- [Exercises to complete]:
1. Answer these questions from the sovereign debt commentary:
(a) What forms of payment for oil did Iran say it wanted instead of U.S. dollars a few years ago?
(b) What did the Swiss announce regarding the euro?
(c) According to the commentary, what did the Swiss announcement help push the euro below for the first time since 2006?
2. Reproduce the sovereign debt commentary from "Needless to say, this" to "to the Dinar.".

Needless to say, this did not calm an already roiled market. The contemplation of defaulting on sovereign debt seems to be in vogue. This is a warning of things to come: whether true or not, just the fact it was said depicts a faulty mindset towards debt repayment. The population at large, including the business and financial community, has been misled to believe in Keynesian voodoo economics.
Another example of the fallout from growing sovereign debt concerns were comments out of Iran on their foreign currency holdings. Remember a few years ago when Iran was huffing and puffing that they were not going to accept U.S. dollars in payment for oil. They wanted either Euros or a new gold currency similar to the Dinar.
Now, Iran is selling a huge portion of their euro currency reverses for U.S. dollars, with a plan to reduce their holdings to 50% of what they presently are ($110 billion).
The Swiss announced that they will not defend the euro in the currency markets. This helped propel the euro below 120 for the first time since 2006. Look for on-going sovereign debt problems in the future, which will become as infamous as derivatives and structured finance.

- [Dataset records]:
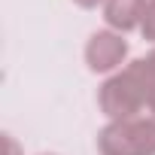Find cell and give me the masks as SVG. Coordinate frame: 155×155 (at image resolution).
Segmentation results:
<instances>
[{"label":"cell","instance_id":"6","mask_svg":"<svg viewBox=\"0 0 155 155\" xmlns=\"http://www.w3.org/2000/svg\"><path fill=\"white\" fill-rule=\"evenodd\" d=\"M76 6H82V9H97V6H104L107 0H73Z\"/></svg>","mask_w":155,"mask_h":155},{"label":"cell","instance_id":"1","mask_svg":"<svg viewBox=\"0 0 155 155\" xmlns=\"http://www.w3.org/2000/svg\"><path fill=\"white\" fill-rule=\"evenodd\" d=\"M152 91H155V76L140 58V61H131L122 73L110 76L101 85L97 101L113 122H125V119H140V110L149 107Z\"/></svg>","mask_w":155,"mask_h":155},{"label":"cell","instance_id":"3","mask_svg":"<svg viewBox=\"0 0 155 155\" xmlns=\"http://www.w3.org/2000/svg\"><path fill=\"white\" fill-rule=\"evenodd\" d=\"M125 58H128V43H125L122 34H116V31H97V34H91V40L85 46L88 70H94V73H113L116 67H122Z\"/></svg>","mask_w":155,"mask_h":155},{"label":"cell","instance_id":"4","mask_svg":"<svg viewBox=\"0 0 155 155\" xmlns=\"http://www.w3.org/2000/svg\"><path fill=\"white\" fill-rule=\"evenodd\" d=\"M143 6H146V0H107L104 3V18L116 34H128V31L140 28Z\"/></svg>","mask_w":155,"mask_h":155},{"label":"cell","instance_id":"2","mask_svg":"<svg viewBox=\"0 0 155 155\" xmlns=\"http://www.w3.org/2000/svg\"><path fill=\"white\" fill-rule=\"evenodd\" d=\"M101 155H155V122L125 119L110 122L97 137Z\"/></svg>","mask_w":155,"mask_h":155},{"label":"cell","instance_id":"5","mask_svg":"<svg viewBox=\"0 0 155 155\" xmlns=\"http://www.w3.org/2000/svg\"><path fill=\"white\" fill-rule=\"evenodd\" d=\"M140 34H143V40H152L155 43V0H146V6H143Z\"/></svg>","mask_w":155,"mask_h":155},{"label":"cell","instance_id":"9","mask_svg":"<svg viewBox=\"0 0 155 155\" xmlns=\"http://www.w3.org/2000/svg\"><path fill=\"white\" fill-rule=\"evenodd\" d=\"M149 113H152V122H155V91H152V97H149Z\"/></svg>","mask_w":155,"mask_h":155},{"label":"cell","instance_id":"7","mask_svg":"<svg viewBox=\"0 0 155 155\" xmlns=\"http://www.w3.org/2000/svg\"><path fill=\"white\" fill-rule=\"evenodd\" d=\"M6 155H18V143L12 137H6Z\"/></svg>","mask_w":155,"mask_h":155},{"label":"cell","instance_id":"8","mask_svg":"<svg viewBox=\"0 0 155 155\" xmlns=\"http://www.w3.org/2000/svg\"><path fill=\"white\" fill-rule=\"evenodd\" d=\"M143 61H146V67H149V73L155 76V49H152V52H149V55H146Z\"/></svg>","mask_w":155,"mask_h":155}]
</instances>
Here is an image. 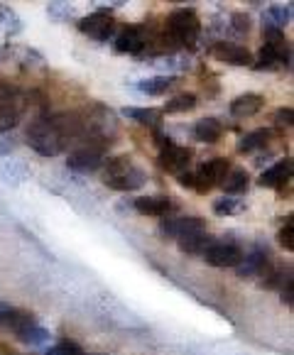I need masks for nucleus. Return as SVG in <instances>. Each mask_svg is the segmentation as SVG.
<instances>
[{
    "mask_svg": "<svg viewBox=\"0 0 294 355\" xmlns=\"http://www.w3.org/2000/svg\"><path fill=\"white\" fill-rule=\"evenodd\" d=\"M64 140H67V130L59 121L54 118H37L27 128V142L30 147L42 157H54L64 150Z\"/></svg>",
    "mask_w": 294,
    "mask_h": 355,
    "instance_id": "1",
    "label": "nucleus"
},
{
    "mask_svg": "<svg viewBox=\"0 0 294 355\" xmlns=\"http://www.w3.org/2000/svg\"><path fill=\"white\" fill-rule=\"evenodd\" d=\"M145 182H147L145 172L132 164L130 157H116V159H110L108 167H105L103 184L108 189H116V191H135V189H140Z\"/></svg>",
    "mask_w": 294,
    "mask_h": 355,
    "instance_id": "2",
    "label": "nucleus"
},
{
    "mask_svg": "<svg viewBox=\"0 0 294 355\" xmlns=\"http://www.w3.org/2000/svg\"><path fill=\"white\" fill-rule=\"evenodd\" d=\"M167 32L172 37V42L179 47H194L196 40L201 35V22L194 8H179L169 15Z\"/></svg>",
    "mask_w": 294,
    "mask_h": 355,
    "instance_id": "3",
    "label": "nucleus"
},
{
    "mask_svg": "<svg viewBox=\"0 0 294 355\" xmlns=\"http://www.w3.org/2000/svg\"><path fill=\"white\" fill-rule=\"evenodd\" d=\"M265 35V44L260 49V64L257 69H277V67H287L292 54H289V42L284 37L282 30H275V27H263Z\"/></svg>",
    "mask_w": 294,
    "mask_h": 355,
    "instance_id": "4",
    "label": "nucleus"
},
{
    "mask_svg": "<svg viewBox=\"0 0 294 355\" xmlns=\"http://www.w3.org/2000/svg\"><path fill=\"white\" fill-rule=\"evenodd\" d=\"M79 30L84 35H89L96 42H108L113 30H116V20L108 10H96L89 17H81L79 20Z\"/></svg>",
    "mask_w": 294,
    "mask_h": 355,
    "instance_id": "5",
    "label": "nucleus"
},
{
    "mask_svg": "<svg viewBox=\"0 0 294 355\" xmlns=\"http://www.w3.org/2000/svg\"><path fill=\"white\" fill-rule=\"evenodd\" d=\"M228 172H231V162H228V159H223V157L211 159V162H206L204 167L194 174V189L201 193L211 191V189L223 182V177H226Z\"/></svg>",
    "mask_w": 294,
    "mask_h": 355,
    "instance_id": "6",
    "label": "nucleus"
},
{
    "mask_svg": "<svg viewBox=\"0 0 294 355\" xmlns=\"http://www.w3.org/2000/svg\"><path fill=\"white\" fill-rule=\"evenodd\" d=\"M191 157H194V152L189 147L174 145L172 142V145L162 147V152H159V164H162V169H167L172 174H184L189 169Z\"/></svg>",
    "mask_w": 294,
    "mask_h": 355,
    "instance_id": "7",
    "label": "nucleus"
},
{
    "mask_svg": "<svg viewBox=\"0 0 294 355\" xmlns=\"http://www.w3.org/2000/svg\"><path fill=\"white\" fill-rule=\"evenodd\" d=\"M243 250L233 243H216L204 252V260L211 267H238L243 260Z\"/></svg>",
    "mask_w": 294,
    "mask_h": 355,
    "instance_id": "8",
    "label": "nucleus"
},
{
    "mask_svg": "<svg viewBox=\"0 0 294 355\" xmlns=\"http://www.w3.org/2000/svg\"><path fill=\"white\" fill-rule=\"evenodd\" d=\"M20 98L15 91L0 89V132H10L20 121Z\"/></svg>",
    "mask_w": 294,
    "mask_h": 355,
    "instance_id": "9",
    "label": "nucleus"
},
{
    "mask_svg": "<svg viewBox=\"0 0 294 355\" xmlns=\"http://www.w3.org/2000/svg\"><path fill=\"white\" fill-rule=\"evenodd\" d=\"M211 54H214L216 62L233 64V67H250V64H252V54L248 52L245 47H241V44H233V42L214 44Z\"/></svg>",
    "mask_w": 294,
    "mask_h": 355,
    "instance_id": "10",
    "label": "nucleus"
},
{
    "mask_svg": "<svg viewBox=\"0 0 294 355\" xmlns=\"http://www.w3.org/2000/svg\"><path fill=\"white\" fill-rule=\"evenodd\" d=\"M204 230V220L196 218V216H187V218H172V220H162L159 225V233L167 235V238H187V235H194Z\"/></svg>",
    "mask_w": 294,
    "mask_h": 355,
    "instance_id": "11",
    "label": "nucleus"
},
{
    "mask_svg": "<svg viewBox=\"0 0 294 355\" xmlns=\"http://www.w3.org/2000/svg\"><path fill=\"white\" fill-rule=\"evenodd\" d=\"M103 162V157H101V150L96 147H84V150H76L69 155V169L74 172H81V174H89V172H96Z\"/></svg>",
    "mask_w": 294,
    "mask_h": 355,
    "instance_id": "12",
    "label": "nucleus"
},
{
    "mask_svg": "<svg viewBox=\"0 0 294 355\" xmlns=\"http://www.w3.org/2000/svg\"><path fill=\"white\" fill-rule=\"evenodd\" d=\"M118 54H137L145 49V35H142L140 27H126L121 35L116 37V44H113Z\"/></svg>",
    "mask_w": 294,
    "mask_h": 355,
    "instance_id": "13",
    "label": "nucleus"
},
{
    "mask_svg": "<svg viewBox=\"0 0 294 355\" xmlns=\"http://www.w3.org/2000/svg\"><path fill=\"white\" fill-rule=\"evenodd\" d=\"M289 177H292V159L287 157V159H279V162H275L273 167L260 174V187L279 189L284 187V182H289Z\"/></svg>",
    "mask_w": 294,
    "mask_h": 355,
    "instance_id": "14",
    "label": "nucleus"
},
{
    "mask_svg": "<svg viewBox=\"0 0 294 355\" xmlns=\"http://www.w3.org/2000/svg\"><path fill=\"white\" fill-rule=\"evenodd\" d=\"M265 105V98L260 94H243L238 98H233L231 103V115L233 118H252L255 113H260Z\"/></svg>",
    "mask_w": 294,
    "mask_h": 355,
    "instance_id": "15",
    "label": "nucleus"
},
{
    "mask_svg": "<svg viewBox=\"0 0 294 355\" xmlns=\"http://www.w3.org/2000/svg\"><path fill=\"white\" fill-rule=\"evenodd\" d=\"M32 324H37L35 316L27 311H20V309H3V313H0V326L3 329H10L12 334H22L25 329H30Z\"/></svg>",
    "mask_w": 294,
    "mask_h": 355,
    "instance_id": "16",
    "label": "nucleus"
},
{
    "mask_svg": "<svg viewBox=\"0 0 294 355\" xmlns=\"http://www.w3.org/2000/svg\"><path fill=\"white\" fill-rule=\"evenodd\" d=\"M132 206L142 216H164L172 209V201L167 196H140V199L132 201Z\"/></svg>",
    "mask_w": 294,
    "mask_h": 355,
    "instance_id": "17",
    "label": "nucleus"
},
{
    "mask_svg": "<svg viewBox=\"0 0 294 355\" xmlns=\"http://www.w3.org/2000/svg\"><path fill=\"white\" fill-rule=\"evenodd\" d=\"M265 267H268V252L255 248L250 255L243 257L241 265L236 267V272H238V277H255V275H260Z\"/></svg>",
    "mask_w": 294,
    "mask_h": 355,
    "instance_id": "18",
    "label": "nucleus"
},
{
    "mask_svg": "<svg viewBox=\"0 0 294 355\" xmlns=\"http://www.w3.org/2000/svg\"><path fill=\"white\" fill-rule=\"evenodd\" d=\"M220 135H223V125H220L216 118H201V121H196L194 137L199 142H206V145H211V142H218Z\"/></svg>",
    "mask_w": 294,
    "mask_h": 355,
    "instance_id": "19",
    "label": "nucleus"
},
{
    "mask_svg": "<svg viewBox=\"0 0 294 355\" xmlns=\"http://www.w3.org/2000/svg\"><path fill=\"white\" fill-rule=\"evenodd\" d=\"M211 245H216V238L209 233H204V230H201V233H194V235H187V238L179 241V248H182L184 252H189V255H196V252L204 255Z\"/></svg>",
    "mask_w": 294,
    "mask_h": 355,
    "instance_id": "20",
    "label": "nucleus"
},
{
    "mask_svg": "<svg viewBox=\"0 0 294 355\" xmlns=\"http://www.w3.org/2000/svg\"><path fill=\"white\" fill-rule=\"evenodd\" d=\"M177 84V76H153L137 84V91L145 96H162Z\"/></svg>",
    "mask_w": 294,
    "mask_h": 355,
    "instance_id": "21",
    "label": "nucleus"
},
{
    "mask_svg": "<svg viewBox=\"0 0 294 355\" xmlns=\"http://www.w3.org/2000/svg\"><path fill=\"white\" fill-rule=\"evenodd\" d=\"M123 115L132 118V121L140 123V125H153V128L162 121V110H157V108H123Z\"/></svg>",
    "mask_w": 294,
    "mask_h": 355,
    "instance_id": "22",
    "label": "nucleus"
},
{
    "mask_svg": "<svg viewBox=\"0 0 294 355\" xmlns=\"http://www.w3.org/2000/svg\"><path fill=\"white\" fill-rule=\"evenodd\" d=\"M248 184H250V179H248V172L245 169H233V172H228L226 177H223V182H220V187L226 189V193H243L248 191Z\"/></svg>",
    "mask_w": 294,
    "mask_h": 355,
    "instance_id": "23",
    "label": "nucleus"
},
{
    "mask_svg": "<svg viewBox=\"0 0 294 355\" xmlns=\"http://www.w3.org/2000/svg\"><path fill=\"white\" fill-rule=\"evenodd\" d=\"M265 20H268V25H263V27H275V30H282V27L292 20V8H289V6L268 8V12H265Z\"/></svg>",
    "mask_w": 294,
    "mask_h": 355,
    "instance_id": "24",
    "label": "nucleus"
},
{
    "mask_svg": "<svg viewBox=\"0 0 294 355\" xmlns=\"http://www.w3.org/2000/svg\"><path fill=\"white\" fill-rule=\"evenodd\" d=\"M268 140H270V130H252L238 142V152H255L268 145Z\"/></svg>",
    "mask_w": 294,
    "mask_h": 355,
    "instance_id": "25",
    "label": "nucleus"
},
{
    "mask_svg": "<svg viewBox=\"0 0 294 355\" xmlns=\"http://www.w3.org/2000/svg\"><path fill=\"white\" fill-rule=\"evenodd\" d=\"M196 108V96L194 94H179L172 101L164 103V113H189Z\"/></svg>",
    "mask_w": 294,
    "mask_h": 355,
    "instance_id": "26",
    "label": "nucleus"
},
{
    "mask_svg": "<svg viewBox=\"0 0 294 355\" xmlns=\"http://www.w3.org/2000/svg\"><path fill=\"white\" fill-rule=\"evenodd\" d=\"M245 209V201L241 199H233V196H223L214 204V214L216 216H236Z\"/></svg>",
    "mask_w": 294,
    "mask_h": 355,
    "instance_id": "27",
    "label": "nucleus"
},
{
    "mask_svg": "<svg viewBox=\"0 0 294 355\" xmlns=\"http://www.w3.org/2000/svg\"><path fill=\"white\" fill-rule=\"evenodd\" d=\"M17 338H20L22 343H27V345H42V343H47V340H49V331L42 329V326L32 324L30 329H25L22 334H17Z\"/></svg>",
    "mask_w": 294,
    "mask_h": 355,
    "instance_id": "28",
    "label": "nucleus"
},
{
    "mask_svg": "<svg viewBox=\"0 0 294 355\" xmlns=\"http://www.w3.org/2000/svg\"><path fill=\"white\" fill-rule=\"evenodd\" d=\"M27 174V167L20 162H8L6 167H0V179H6V184H20Z\"/></svg>",
    "mask_w": 294,
    "mask_h": 355,
    "instance_id": "29",
    "label": "nucleus"
},
{
    "mask_svg": "<svg viewBox=\"0 0 294 355\" xmlns=\"http://www.w3.org/2000/svg\"><path fill=\"white\" fill-rule=\"evenodd\" d=\"M279 245L284 250H294V223H292V216H287V223L284 228L279 230Z\"/></svg>",
    "mask_w": 294,
    "mask_h": 355,
    "instance_id": "30",
    "label": "nucleus"
},
{
    "mask_svg": "<svg viewBox=\"0 0 294 355\" xmlns=\"http://www.w3.org/2000/svg\"><path fill=\"white\" fill-rule=\"evenodd\" d=\"M47 12L54 20H67V17H71V8H69L67 3H49Z\"/></svg>",
    "mask_w": 294,
    "mask_h": 355,
    "instance_id": "31",
    "label": "nucleus"
},
{
    "mask_svg": "<svg viewBox=\"0 0 294 355\" xmlns=\"http://www.w3.org/2000/svg\"><path fill=\"white\" fill-rule=\"evenodd\" d=\"M44 355H84V353L74 343H59V345H54V348H49Z\"/></svg>",
    "mask_w": 294,
    "mask_h": 355,
    "instance_id": "32",
    "label": "nucleus"
},
{
    "mask_svg": "<svg viewBox=\"0 0 294 355\" xmlns=\"http://www.w3.org/2000/svg\"><path fill=\"white\" fill-rule=\"evenodd\" d=\"M15 147H17V142L10 132H0V157H8Z\"/></svg>",
    "mask_w": 294,
    "mask_h": 355,
    "instance_id": "33",
    "label": "nucleus"
},
{
    "mask_svg": "<svg viewBox=\"0 0 294 355\" xmlns=\"http://www.w3.org/2000/svg\"><path fill=\"white\" fill-rule=\"evenodd\" d=\"M231 22H233V27H236L238 32H243V35H248V32H250V17L243 15V12H233Z\"/></svg>",
    "mask_w": 294,
    "mask_h": 355,
    "instance_id": "34",
    "label": "nucleus"
},
{
    "mask_svg": "<svg viewBox=\"0 0 294 355\" xmlns=\"http://www.w3.org/2000/svg\"><path fill=\"white\" fill-rule=\"evenodd\" d=\"M277 125H292V121H294V113H292V108H279L277 113H275V118H273Z\"/></svg>",
    "mask_w": 294,
    "mask_h": 355,
    "instance_id": "35",
    "label": "nucleus"
},
{
    "mask_svg": "<svg viewBox=\"0 0 294 355\" xmlns=\"http://www.w3.org/2000/svg\"><path fill=\"white\" fill-rule=\"evenodd\" d=\"M282 302L287 304V306H292V302H294V282H292V277L287 279V287L282 289Z\"/></svg>",
    "mask_w": 294,
    "mask_h": 355,
    "instance_id": "36",
    "label": "nucleus"
},
{
    "mask_svg": "<svg viewBox=\"0 0 294 355\" xmlns=\"http://www.w3.org/2000/svg\"><path fill=\"white\" fill-rule=\"evenodd\" d=\"M179 184H182V187H189V189H194V174H189V172L179 174Z\"/></svg>",
    "mask_w": 294,
    "mask_h": 355,
    "instance_id": "37",
    "label": "nucleus"
},
{
    "mask_svg": "<svg viewBox=\"0 0 294 355\" xmlns=\"http://www.w3.org/2000/svg\"><path fill=\"white\" fill-rule=\"evenodd\" d=\"M3 309H6V306H3V302H0V313H3Z\"/></svg>",
    "mask_w": 294,
    "mask_h": 355,
    "instance_id": "38",
    "label": "nucleus"
},
{
    "mask_svg": "<svg viewBox=\"0 0 294 355\" xmlns=\"http://www.w3.org/2000/svg\"><path fill=\"white\" fill-rule=\"evenodd\" d=\"M96 355H98V353H96Z\"/></svg>",
    "mask_w": 294,
    "mask_h": 355,
    "instance_id": "39",
    "label": "nucleus"
}]
</instances>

- [Complete answers]:
1.
(a) Either Euros or a new gold currency similar to the Dinar.
(b) That they will not defend the euro in the currency markets.
(c) 120.

2.
Needless to say, this did not calm an already roiled market. The contemplation of defaulting on sovereign debt seems to be in vogue. This is a warning of things to come: whether true or not, just the fact it was said depicts a faulty mindset towards debt repayment. The population at large, including the business and financial community, has been misled to believe in Keynesian voodoo economics.
Another example of the fallout from growing sovereign debt concerns were comments out of Iran on their foreign currency holdings. Remember a few years ago when Iran was huffing and puffing that they were not going to accept U.S. dollars in payment for oil. They wanted either Euros or a new gold currency similar to the Dinar.